The Road to a Patent

Do you have an exciting new invention? You will want to protect it from others, and consider obtaining a patent for it. A patent will stop other people from making, selling, or importing your wonderful new invention. After your invention is patented, only you will be able to do these things. However, obtaining a patent does not excuse you from complying with any other laws or governmental regulations that may apply to your invention.

Preparation

First, it is important to document your invention with a “start date” so that you have information to help you if someone contests your patent after you file it. The “start date” will help determine who, in fact, was the first to develop the invention. After this, you might want to consider conducting a patent search to make sure that no one else received a patent for the same idea. While this is not mandatory, a patent search is a good idea. Some people also conduct an international patent search at this time.
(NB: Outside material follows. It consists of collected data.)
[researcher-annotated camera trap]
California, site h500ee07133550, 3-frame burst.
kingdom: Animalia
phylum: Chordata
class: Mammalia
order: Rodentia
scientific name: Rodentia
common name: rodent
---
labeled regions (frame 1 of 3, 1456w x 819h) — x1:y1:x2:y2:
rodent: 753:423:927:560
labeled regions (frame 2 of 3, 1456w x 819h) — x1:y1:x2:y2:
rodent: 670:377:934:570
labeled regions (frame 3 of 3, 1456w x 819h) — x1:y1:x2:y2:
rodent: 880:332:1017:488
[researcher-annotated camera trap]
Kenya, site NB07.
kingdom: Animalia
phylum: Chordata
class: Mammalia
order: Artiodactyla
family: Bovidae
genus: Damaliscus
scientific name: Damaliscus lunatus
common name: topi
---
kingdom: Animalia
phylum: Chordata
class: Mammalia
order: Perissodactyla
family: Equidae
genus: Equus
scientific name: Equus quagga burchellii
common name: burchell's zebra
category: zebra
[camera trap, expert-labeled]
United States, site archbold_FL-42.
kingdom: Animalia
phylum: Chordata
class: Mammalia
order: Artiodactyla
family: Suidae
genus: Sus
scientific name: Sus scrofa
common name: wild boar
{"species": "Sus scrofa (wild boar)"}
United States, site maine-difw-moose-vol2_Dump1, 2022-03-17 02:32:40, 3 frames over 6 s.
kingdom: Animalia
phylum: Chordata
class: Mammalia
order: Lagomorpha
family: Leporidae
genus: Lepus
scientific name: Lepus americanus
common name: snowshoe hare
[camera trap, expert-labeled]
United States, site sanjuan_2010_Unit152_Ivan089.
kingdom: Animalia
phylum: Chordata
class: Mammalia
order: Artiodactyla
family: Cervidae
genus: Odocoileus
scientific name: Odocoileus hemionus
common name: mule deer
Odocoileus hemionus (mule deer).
A computer search may not be enough because it will not cover all of the patents that have been issued since the U.S. Patent Office opened.

Filing

In order to file for a patent, you will need to provide several documents, including drawings of your invention and its technical specifications. You can also file for a provisional patent. This will enable you to use the term “patent pending,” and permit you to go through the final development stages or raise capital for one year before filing for a non-provisional patent. Or you can skip the provisional step and opt instead for a non-provisional patent. It will take somewhere between one to three years for the United States to issue a patent. Remember, if you file for a patent for United States, your invention will only be protected in the United States. In order to protect your invention in other countries, you must apply for an international patent.

Effectiveness

How long does a patent last? It depends on the type of patent you obtain. A utility patent, or a patent that covers how an invention functions, lasts for twenty years after its filing date. You might be able to get an extra year on a utility patent by filing a provisional patent first. A design patent, or a patent that covers the design appearance of an invention, lasts for 14 years from the date of the patent's issue. A plant patent, or a patent covering a new asexually reproduced plant, will last 20 years after the date the patent was filed.

As with others questions involving complex legal issues, it is wise to consult a patent attorney to get expert assistance on your patent.